8 Ben Folds classics we want to hear on The Symphonic Tour

Throughout the many incarnations of his career, Ben Folds has continuously proven to be a class musician. From his Ben Folds Five era, to his solo records and collaborative releases furthermore, the North Carolina native is a songwriter and artist that his peers have for time after time wanted to always work with.

Not afraid to try things a little differently, Folds returns soon to Australia on his The Symphonic Tour to perform a series of shows with the Sydney Symphony Orchestra, Queensland Symphony Orchestra, West Australian Symphony Orchestra, Adelaide Symphony Orchestra, and Melbourne Symphony Orchestra. While not the first alternative artist to work with an orchestra in hallowed venues such as Sydney Town Hall, Folds is sure to intertwine and enhance all his piano driven masterpieces with a dose of strings, wood wind, percussion and brass.

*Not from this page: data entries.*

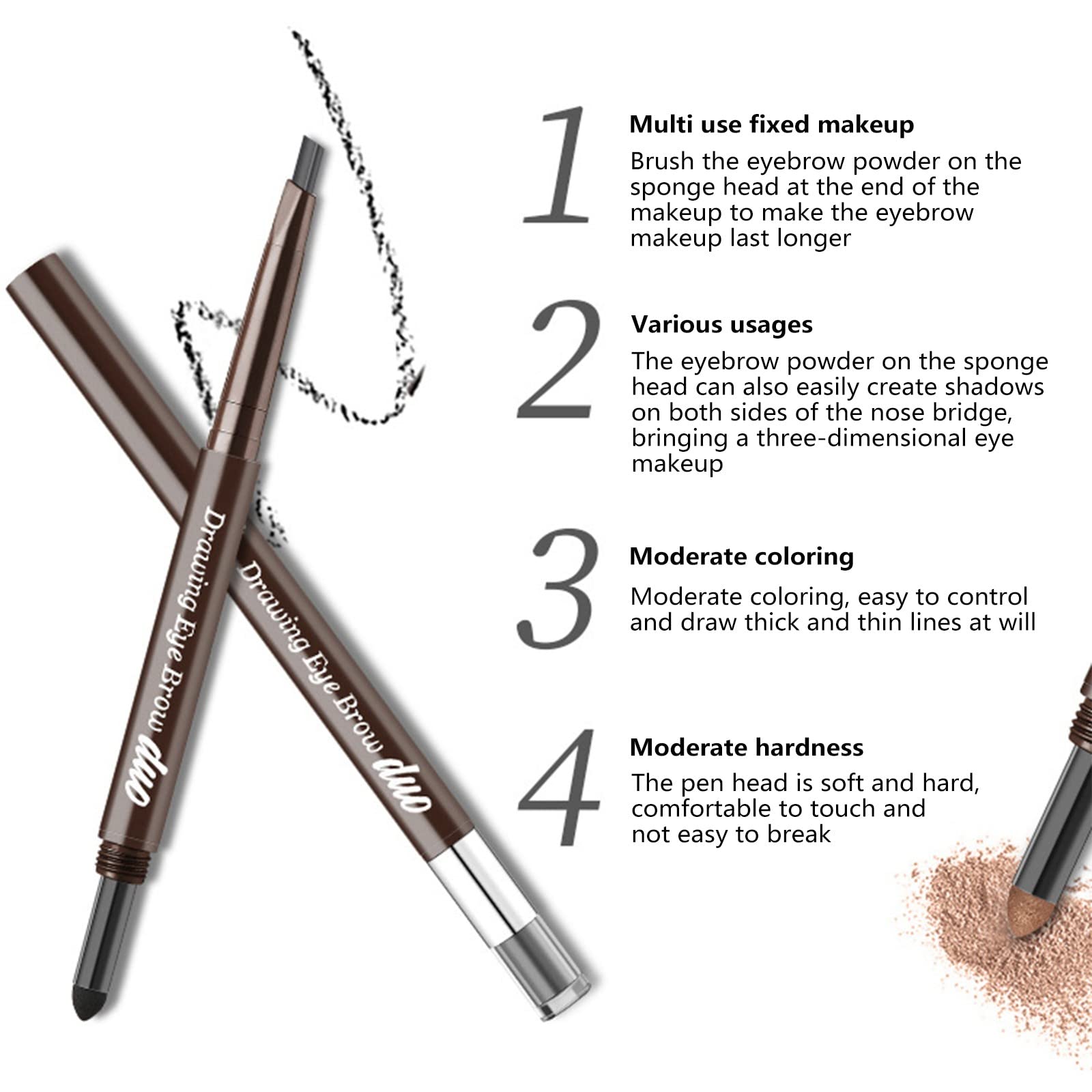 Drawing Eye Brow duo

Drawing Eye Brow duo

1
Multi use fixed makeup
Brush the eyebrow powder on the sponge head at the end of the makeup to make the eyebrow makeup last longer

2
Various usages
The eyebrow powder on the sponge head can also easily create shadows on both sides of the nose bridge, bringing a three-dimensional eye makeup

3
Moderate coloring
Moderate coloring, easy to control and draw thick and thin lines at will

4
Moderate hardness
The pen head is soft and hard, comfortable to touch and not easy to break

The following tracks are the epitome of Ben Folds, fan favourites and a few wild cards he may well throw in on his upcoming tour:

“Rockin’ the Suburbs”

Quite possibly his most well known song, “Rockin’ The Suburbs” was one of the first times Folds crossed over into the mainstream. Written as an ironic parody of himself, it’d be rare to see a track like “Rockin’ The Suburbs” cross over into commercial radio in 2020.

 “The Luckiest”

Probably the second most played song at weddings behind an Ed Sheeran track, “The Luckiest” truly is the peak of love songs. Earnest, honest and delivered purely on piano, this will be a track that translates the best in an orchestral setting.

 “From Above”

A throwback to the start of the 2010’s, Folds released this on a collaborative album with author Nick Hornby. A song of near misses, you’d be stoked to see this played live, but not surprised if it didn’t make an appearance (I’d be surprised if anything from the Lonely Avenue album makes the cut, but if any did, give me a little bit of this, “Picture Window”, “Levi Johnston’s Blues”, or “Claire’s Ninth”).

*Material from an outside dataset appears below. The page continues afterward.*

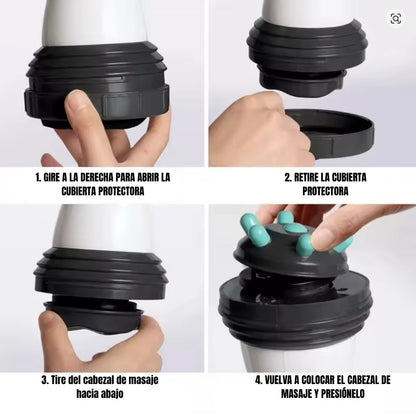 1. GIRE A LA DERECHA PARA ABRIR LA CUBIERTA PROTECTORA

2. RETIRE LA CUBIERTA PROTECTORA

3. Tire del cabezal de masaje hacia abajo

4. VUELVA A COLOCAR EL CABEZAL DE MASAJE Y PRESIÓNELO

 You Don’t Know Me ft. Regina Spektor”

Featuring the most honestly delivered swear (except for maybe Josh Pyke’s “Lighthouse Song”), “You Don’t Know Me” was the song that brought Folds back to the masses in the late 2000’s. Featuring the entirely fantastic Regina Spektor, it is probably Folds’ best duet.

 

Zak and Sara”

A song about learning how to spell people’s names correctly (it’s not really, but go with it) and released on the Rockin’ The Suburbs album, “Zak and Sara” is Folds at his melodic best.

 

“Brick”

Entirely sad in its content and delivery, “Brick” was ground breaking at the time of its release due to its openness about discussing abortion. Breaking down some of the negative barriers the topic has faced, “Brick” is devastating from front to back and Folds’ most prolific song to date.

 

“Gracie”

A love song for his daughter, “Gracie” just makes you just want to learn piano and sing it to your fictional daughter whose names ends in an ‘e’ sound. The opening chords has the hallmarks of a lullaby, while its cadence helps deliver an overly warm songs that’s bound to be one of his daughter’s favourite songs.

 

“Such Great Heights (The Knife cover)”

One can only hope…

 

Ben Folds tours nationally on the following dates:

Thursday, 5th March, Sydney Town Hall (with Sydney Symphony Orchestra)

Friday, 6th March, Sydney Town Hall (with Sydney Symphony Orchestra)

Saturday, 7th March, Sydney Town Hall (with Sydney Symphony Orchestra)

Wednesday, 11th March, QPAC Concert Hall, Brisbane (with Queensland Symphony Orchestra)

Thursday, 12th March, QPAC Concert Hall, Brisbane (with Queensland Symphony Orchestra)

Monday, 16th March, Perth Concert Hall (with West Australian Symphony Orchestra)

Tuesday, 17th March, Perth Concert Hall (with West Australian Symphony Orchestra)

Thursday, 19th March, Thebarton Theatre, Adelaide (with Adelaide Symphony Orchestra)

Sunday, 22nd March, Pienary, Melbourne Convention And Exhibition Centre (with Melbourne Symphony Orchestra).